- [TEKS LATIHAN]
3. Faktor sosial ekonomi
Emfisema lebih banyak terdapat pada golongan sosial ekonomi rendah,
mungkin karena perbedaan pola merokok, selain itu juga disebabkan faktor
lingkungan dan ekonomi yang lebih jelek.
4. Faktor genetik
Ditandai dengan adanya Eosinofil / peningkatan kadar Imunoglobin E serum.
Adanya hiperresponsif bronkus, riwayat penyakit obstruktif paru pada keluarga
dan defisiensi protein ɑ-1 antitripsin.
a. Faal paru
1) Spirometri (VEP1, KVP)12
Obstruksi ditentukan oleh nilai VEP1 < 80%, KV menurun, KFR
dan VR meningkat. VEP merupakan parameter yang paling umum
dipakai untuk menilai beratnya dan perjalanan penyakit.
2) Uji bronkodilatator
Setelah pemberian bronkodilator inhalasi sebanyak 8 hisapan 15-20
menit kemudian dilihat perubahan VEP111.
b. Darah rutin
Hemoglobin, hematokrit, leukosit11.
c. Radiologi
Pada emfisema terlihat gambaran :
- Hiperinflasi
- Hiperlusen
- Ruang retrosentral melebar
- Diafragma mendatar
- Jantung menggantung ( jantung pendulum/ tear drop/ eye drop
appearance)
d. Pemeriksaan analisis gas darah
Terdapat hipoksemia dan hipokalemia akibat kerusakan kapiler alveoli.
e. Pemeriksaan EKG
Untuk mengetahui komplikasi pada jantung yang ditandai hipertensi
pulmonal dan hipertrofi ventrikel kanan.
f. Pemeriksaan enzimatik
Kadar ɑ-1 antitripsin rendah.

[Entri data tersimpan]
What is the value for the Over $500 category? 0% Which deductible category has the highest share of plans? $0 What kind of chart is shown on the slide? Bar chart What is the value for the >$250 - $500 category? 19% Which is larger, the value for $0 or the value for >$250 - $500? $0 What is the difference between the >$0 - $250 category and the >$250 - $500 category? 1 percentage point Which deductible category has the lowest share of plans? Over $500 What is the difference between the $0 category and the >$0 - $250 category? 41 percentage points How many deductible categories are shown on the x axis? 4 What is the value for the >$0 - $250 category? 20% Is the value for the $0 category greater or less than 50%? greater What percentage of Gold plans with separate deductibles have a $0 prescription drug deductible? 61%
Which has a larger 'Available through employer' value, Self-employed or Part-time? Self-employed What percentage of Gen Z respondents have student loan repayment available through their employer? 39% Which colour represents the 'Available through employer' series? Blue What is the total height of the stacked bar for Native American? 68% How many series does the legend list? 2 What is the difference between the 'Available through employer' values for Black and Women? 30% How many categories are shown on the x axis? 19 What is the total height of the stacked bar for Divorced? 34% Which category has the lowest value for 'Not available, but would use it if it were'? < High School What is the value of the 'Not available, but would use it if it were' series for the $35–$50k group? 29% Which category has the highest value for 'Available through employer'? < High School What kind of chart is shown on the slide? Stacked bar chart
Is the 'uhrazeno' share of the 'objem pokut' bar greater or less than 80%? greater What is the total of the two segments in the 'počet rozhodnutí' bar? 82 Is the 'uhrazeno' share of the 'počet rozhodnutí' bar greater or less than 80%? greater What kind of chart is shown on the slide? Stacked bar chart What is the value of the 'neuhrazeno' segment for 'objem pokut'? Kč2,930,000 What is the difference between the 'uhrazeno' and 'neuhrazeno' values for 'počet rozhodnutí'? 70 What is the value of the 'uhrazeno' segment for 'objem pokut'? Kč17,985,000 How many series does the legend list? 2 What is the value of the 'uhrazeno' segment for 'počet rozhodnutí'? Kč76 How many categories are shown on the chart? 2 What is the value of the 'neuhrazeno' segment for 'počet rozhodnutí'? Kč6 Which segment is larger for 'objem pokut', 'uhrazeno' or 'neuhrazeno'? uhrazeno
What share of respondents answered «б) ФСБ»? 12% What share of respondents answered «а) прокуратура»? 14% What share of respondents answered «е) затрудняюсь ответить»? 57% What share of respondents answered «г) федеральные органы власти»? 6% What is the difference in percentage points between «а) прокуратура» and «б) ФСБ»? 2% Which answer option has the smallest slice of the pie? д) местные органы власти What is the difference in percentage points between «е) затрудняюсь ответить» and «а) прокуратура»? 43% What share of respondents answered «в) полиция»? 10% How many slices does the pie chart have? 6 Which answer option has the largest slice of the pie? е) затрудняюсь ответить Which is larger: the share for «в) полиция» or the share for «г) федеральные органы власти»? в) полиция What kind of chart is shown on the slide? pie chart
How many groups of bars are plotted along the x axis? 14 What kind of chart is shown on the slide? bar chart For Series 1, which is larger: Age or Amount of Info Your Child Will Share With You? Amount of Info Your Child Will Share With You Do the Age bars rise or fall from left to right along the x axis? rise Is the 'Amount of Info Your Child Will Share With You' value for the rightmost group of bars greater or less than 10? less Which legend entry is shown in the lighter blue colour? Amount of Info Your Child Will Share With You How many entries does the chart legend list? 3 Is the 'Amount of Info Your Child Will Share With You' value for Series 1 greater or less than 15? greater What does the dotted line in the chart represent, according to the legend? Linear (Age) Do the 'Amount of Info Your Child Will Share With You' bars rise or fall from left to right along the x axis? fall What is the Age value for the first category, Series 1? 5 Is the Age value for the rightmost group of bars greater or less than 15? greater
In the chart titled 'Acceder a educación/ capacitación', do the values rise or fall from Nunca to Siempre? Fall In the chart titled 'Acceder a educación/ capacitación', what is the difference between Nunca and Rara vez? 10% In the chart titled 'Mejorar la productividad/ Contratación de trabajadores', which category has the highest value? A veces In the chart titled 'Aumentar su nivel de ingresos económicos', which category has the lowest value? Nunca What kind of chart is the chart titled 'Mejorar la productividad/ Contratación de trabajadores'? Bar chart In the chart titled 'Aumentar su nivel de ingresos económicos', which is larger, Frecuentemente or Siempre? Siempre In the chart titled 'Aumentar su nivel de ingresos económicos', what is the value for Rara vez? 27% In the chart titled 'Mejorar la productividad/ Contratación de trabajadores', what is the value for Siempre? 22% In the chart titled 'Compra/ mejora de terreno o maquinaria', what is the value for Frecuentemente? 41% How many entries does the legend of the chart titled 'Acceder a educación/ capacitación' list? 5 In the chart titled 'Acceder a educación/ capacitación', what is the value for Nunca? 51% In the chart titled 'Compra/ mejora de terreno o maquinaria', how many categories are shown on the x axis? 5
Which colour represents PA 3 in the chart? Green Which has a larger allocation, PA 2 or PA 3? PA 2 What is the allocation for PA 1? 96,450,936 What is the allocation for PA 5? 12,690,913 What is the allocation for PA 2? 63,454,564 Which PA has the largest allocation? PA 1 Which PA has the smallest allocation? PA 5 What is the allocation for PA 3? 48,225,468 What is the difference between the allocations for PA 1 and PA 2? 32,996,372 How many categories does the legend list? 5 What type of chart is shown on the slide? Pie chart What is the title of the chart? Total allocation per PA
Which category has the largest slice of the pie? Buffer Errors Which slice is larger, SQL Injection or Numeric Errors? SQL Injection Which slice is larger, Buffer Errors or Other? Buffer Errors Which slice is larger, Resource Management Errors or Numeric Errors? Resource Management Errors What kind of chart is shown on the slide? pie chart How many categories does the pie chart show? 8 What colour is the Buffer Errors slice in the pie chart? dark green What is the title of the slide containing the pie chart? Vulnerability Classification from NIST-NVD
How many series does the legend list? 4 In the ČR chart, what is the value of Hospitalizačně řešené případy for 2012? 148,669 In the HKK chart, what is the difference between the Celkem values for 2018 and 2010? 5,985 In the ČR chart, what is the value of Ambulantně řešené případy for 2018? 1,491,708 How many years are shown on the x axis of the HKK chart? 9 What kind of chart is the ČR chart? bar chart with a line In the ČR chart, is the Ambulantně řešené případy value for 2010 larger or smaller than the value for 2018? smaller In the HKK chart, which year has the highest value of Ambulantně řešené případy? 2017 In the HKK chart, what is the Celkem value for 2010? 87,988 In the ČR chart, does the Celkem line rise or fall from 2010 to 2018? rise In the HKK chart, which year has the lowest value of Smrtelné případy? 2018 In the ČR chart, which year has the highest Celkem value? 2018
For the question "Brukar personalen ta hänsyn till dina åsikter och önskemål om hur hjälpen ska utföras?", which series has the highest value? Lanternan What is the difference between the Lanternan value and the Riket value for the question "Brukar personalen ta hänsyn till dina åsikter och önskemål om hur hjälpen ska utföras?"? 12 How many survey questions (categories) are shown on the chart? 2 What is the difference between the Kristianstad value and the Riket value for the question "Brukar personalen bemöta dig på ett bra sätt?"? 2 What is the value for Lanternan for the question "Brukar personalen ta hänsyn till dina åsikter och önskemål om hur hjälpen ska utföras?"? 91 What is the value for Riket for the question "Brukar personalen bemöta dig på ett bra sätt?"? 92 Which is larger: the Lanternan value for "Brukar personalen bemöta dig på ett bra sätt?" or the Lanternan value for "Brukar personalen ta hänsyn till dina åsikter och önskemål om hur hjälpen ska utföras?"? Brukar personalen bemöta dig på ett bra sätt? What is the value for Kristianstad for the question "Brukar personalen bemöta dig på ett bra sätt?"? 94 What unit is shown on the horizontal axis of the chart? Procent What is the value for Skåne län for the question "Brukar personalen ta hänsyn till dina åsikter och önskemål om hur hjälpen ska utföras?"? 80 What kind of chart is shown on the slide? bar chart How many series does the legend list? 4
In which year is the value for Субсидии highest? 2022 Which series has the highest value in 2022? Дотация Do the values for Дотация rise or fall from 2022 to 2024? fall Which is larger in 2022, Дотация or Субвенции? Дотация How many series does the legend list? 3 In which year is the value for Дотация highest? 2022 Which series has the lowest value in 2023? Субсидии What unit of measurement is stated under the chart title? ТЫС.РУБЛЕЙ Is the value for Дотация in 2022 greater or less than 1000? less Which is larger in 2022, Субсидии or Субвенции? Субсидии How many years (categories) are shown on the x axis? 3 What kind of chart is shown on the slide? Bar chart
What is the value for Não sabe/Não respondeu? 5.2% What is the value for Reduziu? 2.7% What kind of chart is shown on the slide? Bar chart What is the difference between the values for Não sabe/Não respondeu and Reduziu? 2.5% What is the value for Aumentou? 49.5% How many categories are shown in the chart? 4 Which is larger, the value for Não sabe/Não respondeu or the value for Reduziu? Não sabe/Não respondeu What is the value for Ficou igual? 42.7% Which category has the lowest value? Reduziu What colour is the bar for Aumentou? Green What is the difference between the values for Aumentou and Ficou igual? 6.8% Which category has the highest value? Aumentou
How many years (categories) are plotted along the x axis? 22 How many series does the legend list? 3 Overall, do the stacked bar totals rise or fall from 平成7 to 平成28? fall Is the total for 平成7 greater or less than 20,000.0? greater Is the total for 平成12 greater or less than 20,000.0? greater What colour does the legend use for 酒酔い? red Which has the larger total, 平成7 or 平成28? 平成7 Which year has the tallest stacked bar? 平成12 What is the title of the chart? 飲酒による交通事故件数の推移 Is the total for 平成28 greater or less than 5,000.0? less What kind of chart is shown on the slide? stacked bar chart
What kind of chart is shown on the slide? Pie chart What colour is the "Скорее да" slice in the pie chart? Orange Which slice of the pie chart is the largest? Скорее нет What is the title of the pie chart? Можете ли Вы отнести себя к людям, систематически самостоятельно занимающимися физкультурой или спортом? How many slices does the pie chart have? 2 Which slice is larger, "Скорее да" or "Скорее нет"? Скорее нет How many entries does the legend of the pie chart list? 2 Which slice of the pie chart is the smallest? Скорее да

- [SOAL] Salin kata demi kata bagian teks tentang emfisema mulai dari "3. Faktor sosial" sampai dengan "Imunoglobin E serum.".

- [JAWABAN LATIHAN]
3. Faktor sosial ekonomi
Emfisema lebih banyak terdapat pada golongan sosial ekonomi rendah,
mungkin karena perbedaan pola merokok, selain itu juga disebabkan faktor
lingkungan dan ekonomi yang lebih jelek.
4. Faktor genetik
Ditandai dengan adanya Eosinofil / peningkatan kadar Imunoglobin E serum.